Reflecting on the year just passed, it’s safe to say it has been unique for me. I started by teaching the astronomy class in January-term. Teaching a laboratory science course in the compressed format of J-term is challenging under the best of circumstances and I did so while also teaching our upper level astrophysics course to a pair of students by arrangement, all while taking two hormone therapy drugs – Zytiga and Lupron, used to suppress testosterone production from a variety of sources. I have a hard time recalling the details of last winter and spring. My wife will say, “You remember we decided to do that this way in a committee meeting last year. It was your idea.” I won’t have the slightest idea what she is talking about. With the surgery in April, we stopped the Zytiga but remain on the Lupron. That has helped, to the surprise of some of my physicians. I am still pretty useless in the evenings but have a good bit more energy than I did in February or March and have lost much of that cognitive fog, I think. I hope. They suggest that it is supposed to be the Lupron that is the primary energy zapper. People tolerate Zytiga well. All I can say is that I am doing a little better with just the Lupron. I expect we will stop that as well some time this year and then we will see how things go. Of course, the prostate surgery had its own unique challenges, as does the ongoing radiation therapy. I just taught a full load of courses this fall and it went pretty well, despite my energy deficit. The data season last summer was a struggle. Staying up for the night sky is quite a bit harder than it used to be.
There is, or was, an advertisement on television for a drug for metastatic breast cancer. The announcer says something to the effect of “She can’t do everything she used to do but she can do a lot of things. She calls it her new normal.” We referred back to that frequently as the year unfolded and we experienced our new normal. It is, however, an evolving state as we move from therapy to therapy and experience the cumulative effect of long-term testosterone suppression – a succession of new normals. I suppose life has always been a succession of new normals. It’s just that the cancer and our aggressive approach to treating it have made that succession more rapid and, thus, more apparent. It has me thinking about the continuity of self, or the lack of continuity of self, and how we define what makes any one of us the one of us we are, or think we are.

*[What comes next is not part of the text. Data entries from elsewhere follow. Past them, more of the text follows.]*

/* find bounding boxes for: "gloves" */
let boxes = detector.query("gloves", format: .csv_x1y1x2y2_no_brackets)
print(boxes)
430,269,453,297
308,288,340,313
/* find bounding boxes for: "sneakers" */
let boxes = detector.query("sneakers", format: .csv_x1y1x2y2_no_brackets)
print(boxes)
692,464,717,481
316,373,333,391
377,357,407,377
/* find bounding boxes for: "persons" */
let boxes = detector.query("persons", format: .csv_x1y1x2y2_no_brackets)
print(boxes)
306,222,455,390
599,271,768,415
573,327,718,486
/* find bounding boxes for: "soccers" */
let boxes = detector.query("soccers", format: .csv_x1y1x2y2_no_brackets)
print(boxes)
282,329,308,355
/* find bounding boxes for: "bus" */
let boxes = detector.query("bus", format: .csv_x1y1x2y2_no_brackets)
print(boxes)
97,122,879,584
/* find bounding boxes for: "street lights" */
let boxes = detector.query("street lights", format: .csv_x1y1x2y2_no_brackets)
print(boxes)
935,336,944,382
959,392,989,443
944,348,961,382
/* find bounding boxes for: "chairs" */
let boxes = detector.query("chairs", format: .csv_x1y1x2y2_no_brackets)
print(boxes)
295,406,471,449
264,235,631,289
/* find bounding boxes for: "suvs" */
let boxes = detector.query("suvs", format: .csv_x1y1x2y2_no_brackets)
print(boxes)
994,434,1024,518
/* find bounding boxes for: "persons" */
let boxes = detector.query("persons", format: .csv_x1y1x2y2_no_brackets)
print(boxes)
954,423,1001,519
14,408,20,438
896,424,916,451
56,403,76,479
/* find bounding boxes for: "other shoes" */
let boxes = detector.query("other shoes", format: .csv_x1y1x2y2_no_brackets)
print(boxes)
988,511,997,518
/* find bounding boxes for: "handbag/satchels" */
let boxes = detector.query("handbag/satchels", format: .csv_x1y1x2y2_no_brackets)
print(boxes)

There are a few concepts that I am constantly trying to stress the importance of to students. One of those is the stochastic nature of much of reality. No matter how good a job we do we aren’t in full control of how things turn out, usually. Looking at life through a probabilistic lens is valuable, enlightening and, in its own way, freeing. One challenge for me, a challenge I think I have met so far, is to remain cheery and engaged while recognizing that best we might hope for on the other side of this series of new normals is a coin flip outcome. We may slow this cancer for a good number of years or we may not. It is not completely unlike teaching. Talking about the universe and the human desire and drive to understand the universe has wrapped up in it more beauty than I am able to articulate, despite my trying and trying. Every new semester is like that same coin flip, maybe some of that story will take for students and maybe it won’t. We only have 15 weeks together after all and life is full of distraction. All we can do is just keep working at it and appreciating the journey.